Formal System Identifiers

This annex states the requirements for the formal definition of notations used in system identifiers to specify access to the storage objects in which entities are stored. Access is provided by "storage managers" such as file systems, data bases, and main memory managers. Objects may be stored individually, or as part of larger storage objects, called "containers" or "archives", with a defined format for multiple-object storage (e.g., PKZIP, TAR, etc.). Access may involve auxiliary processes, such as coding conversion, record boundary recognition, and other processes required to present storage objects to the SGML parser as entities.

System identifiers

An entity is a virtual storage object. A system identifier parameter of a markup declaration can be used to map an entity onto one or more real storage objects (or portions thereof), and to specify processes to be performed in the course of accessing the object as an entity. The format of a system identifier is normally system-specific (an "informal system identifier"). However, when access to storage is specified in the manner described in this annex, the system identifier is called a "formal system identifier" (FSI). .*

Storage object specification (SOS)

A formal system identifier consists of one or more "storage object specifications", each of which identifies a storage object. The format of an SOS resembles an element, in that it consists of a tag followed by content. The storage objects are concatenated in the order specified to comprise the storage of the entity.

In the SOS tag, the name appearing as the generic identifier is that of the storage manager (SMName). It is the name of a "storage manager notation" that was identified as such by a declaration. There can also be an attribute specification list, consisting of attributes defined for the storage manager notation. These SOS attributes serve as parameters that govern the access to the storage object.

The content of an SOS is known as the "storage object identifier" (SOI). Its syntax and semantics depends on the individual storage manager.

An SOS tag is recognized by the occurrence of a start-tag open delimiter followed immediately by a declared storage manager name (see followed either by an SGML "s" separator or a tag-close delimiter. The concrete syntax of an SOS is that of the prolog in which the SOS appears.

SGML numeric character references are recognized in the attribute value literals and content of an SOS. They can be used to avoid false delimiter recognition. .*

Informal system identifiers

A system identifier is recognized as an FSI only if it begins with an SOS tag.
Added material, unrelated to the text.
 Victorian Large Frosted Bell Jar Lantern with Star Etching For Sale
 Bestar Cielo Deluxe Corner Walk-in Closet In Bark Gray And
Informal system identifiers can be used in the same document as FSI's as long as storage manager names are chosen so that informal system identifiers don't appear to begin with an SOS tag. .*** .*

Auxiliary processes

Several auxiliary processes may be required to convert a newly-created entity into the form in which it will be stored. Conversely, auxiliary processes may be needed to convert the bits of a storage object to the bit combinations seen by an SGML parser.
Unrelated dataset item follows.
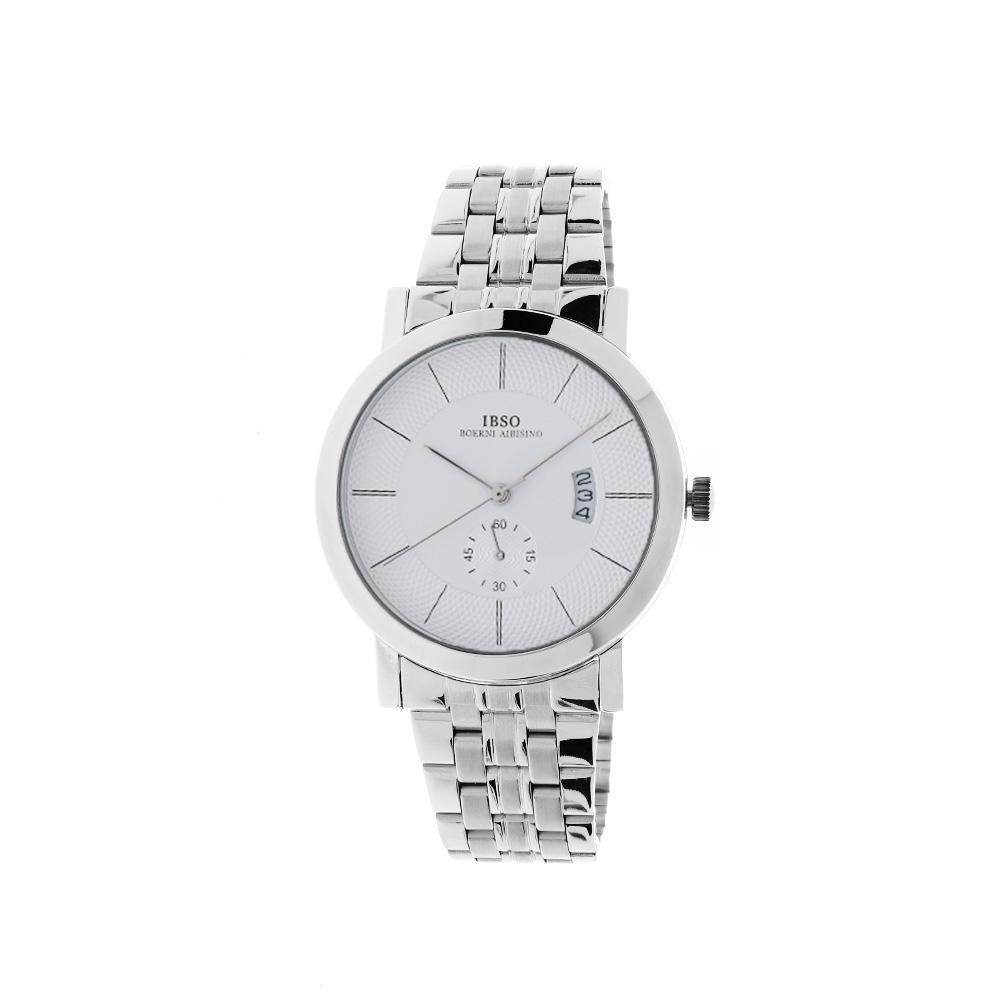 MPM Pánské náramkové hodinky MPM W01X.11090.A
The SGML language is designed so that SGML documents can be stored in the same form as other text files. This design feature allows access and processing with normal text processing tools, in case SGML-aware tools are unavailable or are deficient in some respect. As a result, after an entity is created or modified a number of processes can take place as it is stored. First, if the entity is not to be stored in a single storage object, it is divided into as many portions as there are to be storage objects. The storage objects can be in different storage systems (that is, under different storage managers). For each portion, the following steps may be performed:

  1. Record boundaries are converted to the storage system form of line endings for text files (for example, carriage returns, line feeds, or both).
  2. The fixed-width bit combinations seen by the SGML parser may be converted to a variable-width code to save storage space (most likely when multi-byte codes are used).
  3. The stored text may be encrypted.
  4. The stored text may be compressed.
  5. The stored text may be "sealed" by calculating a check number that will no longer be valid if the storage object is modified.
  6. The location that the stored text is to occupy in the storage object is determined (if it is not the entire object). The text can occupy one or more extents in the storage object.
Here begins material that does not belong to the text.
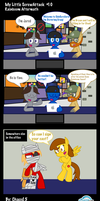 My Little ScrewAttack #10 by Sonic-chaos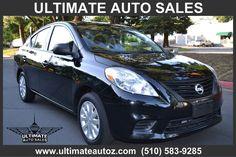 2012 Nissan Versa $6999 http://ultimateauto.v12soft.com/inventory/view/9901893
When an entity is accessed, the entity manager invokes the storage manager for each storage object specification. For each storage object, the following steps may be performed:

  1. The extents of the storage object that are occupied by the entity are located and concatenated into a single portion of stored text.
  2. The integrity of the stored text (if sealed) is verified.
  3. The stored text is decompressed (if it was compressed).
  4. The stored text is decrypted (if it was encrypted).
  5. If the code in which the text is stored requires translation and/or conversion to fixed-width bit combinations, the code is normalized.
  6. Record boundaries are recognized and converted to SGML RE and RS characters.
Although the auxiliary processing is described sequentially for clarity, an implementation can perform the processes in parallel and in any order as long as identical results are achieved. .***

Code normalization

Code normalization processes are "registered" by declaring them as notations. The following ones are defined in this International Standard: utf8 Converts UTF8 to fixed-width encoding. Invalid multi-byte sequences are represented by the character 0xFFFD. ucs2 Converts UCS2 to a fixed width encoding. The more significant octet of each character always precedes the less significant octet irrespective of the system's native byte-order. The codes 0xFFFE and 0xFEFF are not treated specially in any way. unicode Converts the Unicode coding system to a fixed-width encoding. The Unicode coding system treats each pair of octets as a character in the system's byte order. If the first character is the byte order mark character (0xFEFF), it will be discarded. If the first character is the byte order mark character byte-swapped, it will be discarded and the remaining characters will be byte-swapped. ujis Converts from the variable-width (packed) UJIS (EUC) coding scheme, to an entity coding system that represents each character in the same way as the EUC complete two-byte format. In the entity coding system the code of characters in the G0 set (usually the Japanese version of ISO 646) is unchanged; The code of characters in the G1 set (usually JIS X 0208-1990) is ORed with 0x8080; the code of characters in the G2 set (usually half-width katakana from JIS X 0201-1986) is ORed with 0x0080; the code of characters in the G3 set (JIS X 0212-1990) is ORed with 0x8000. sjis Performs an encoding conversion where the storage coding system is Shift JIS and the entity coding system is the same as with the ujis encoding (except for characters in the G3 set which are not representable using Shift JIS.) zero Converts bytes to characters by zero-extending each character. same The encoding conversion of the storage object in which the system identifier was specified is used. .***

Encryption, compression, and sealing

The methods used for encryption, compression, and sealing are "registered" by declaring them as notations. .**

Containers .*** THIS CLAUSE NEEDS A REWRITE FOR CONSISTENCY ***

A container is an entity whose storage is partitioned so that the data of several other entities ("contained objects") can be kept in it. The locations of the contained objects are specified by their entity declarations. The entity declarations serve as entries in a "table of contents" or directory. The name "sbento" comes from the Japanese word "bento": "A box or basket with multiple compartments, containing a collection of disparate entities arranged in an esthetically pleasing manner." It is an acronym for "Standard Bento Entity for Natural Transport of Objects". Container entities provide a storage organization that applications may take advantage of to avoid redundant descriptor information. Containers may also facilitate interleaving and other techniques that optimize access to multimedia data. HyTime does not prohibit overlapping of contained objects; it is for the application to determine whether overlapping is valid. Overlapping can be a useful technique, for example, for identifying the color table in a graphics entity. The color table would be declared as a separate entity, but its offset and size would position it within the storage occupied by the graphics entity.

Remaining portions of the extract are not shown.